The National Monument Authority (NMA) on Tuesday cleared the Northern Railways' proposal to replace the 150-year-old Loha Pul on the Yamuna — an essential connectivity for entire eastern India. This is also the first big-ticket infrastructure project cleared by the NMA.
The proposal, pending since a decade, had faced a number of hurdles since its conceptualisation as the site is next to Salimgarh Fort, part of the Red Fort complex, a World Heritage Site.
Heritage authorities had stalled work for the piers in 2006 as the then alignment meant cutting across additional portion of the fort wall. Besides, an amendment in the archaeological act in 2010 banned any new construction within 100 metres of a protected monument.
The railways roped in Indian National Trust for Arts and Cultural Heritage for study of cultural and heritage impact and the latter proposed the alternative alignment. According to its report, the new alignment joins the existing line before it touches the fort wall.
Terming it "essential" in public interest, the NMA meeting cleared the project on the condition that construction will happen beyond 100 metres of the protected wall.

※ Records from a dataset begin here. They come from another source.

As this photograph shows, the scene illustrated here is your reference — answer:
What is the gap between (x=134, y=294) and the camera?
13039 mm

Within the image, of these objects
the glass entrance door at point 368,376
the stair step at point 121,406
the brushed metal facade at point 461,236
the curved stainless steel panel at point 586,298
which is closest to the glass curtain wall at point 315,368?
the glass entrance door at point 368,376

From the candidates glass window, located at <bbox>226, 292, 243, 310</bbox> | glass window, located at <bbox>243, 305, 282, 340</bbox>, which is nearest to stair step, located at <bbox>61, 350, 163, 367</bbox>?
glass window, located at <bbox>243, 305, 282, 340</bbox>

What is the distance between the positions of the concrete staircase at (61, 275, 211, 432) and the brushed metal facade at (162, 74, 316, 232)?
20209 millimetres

"We also suggested to convert the Loha Pul into a showcase of 'industrial heritage' once the new bridge is ready," said a member, who attended the meeting. Railway officials said the wells constructed in 2006-07 are strong enough for the piers to be erected on it.
"The work is likely to take about 1 ½ to 2 years once the tenders are opened," said Dharm Singh, chief administrative officer (construction projects) of northern railways.
An official said whether or not the old bridge would be used for vehicular traffic later remains to be seen.